::: Input data

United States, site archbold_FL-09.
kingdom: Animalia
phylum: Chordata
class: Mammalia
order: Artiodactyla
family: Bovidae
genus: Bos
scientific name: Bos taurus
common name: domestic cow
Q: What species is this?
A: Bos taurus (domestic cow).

::::::

> Instructions to follow
Reproduce the data exactly, omitting nothing.

> Answer to the problem
United States, site archbold_FL-09.
kingdom: Animalia
phylum: Chordata
class: Mammalia
order: Artiodactyla
family: Bovidae
genus: Bos
scientific name: Bos taurus
common name: domestic cow
Q: What species is this?
A: Bos taurus (domestic cow).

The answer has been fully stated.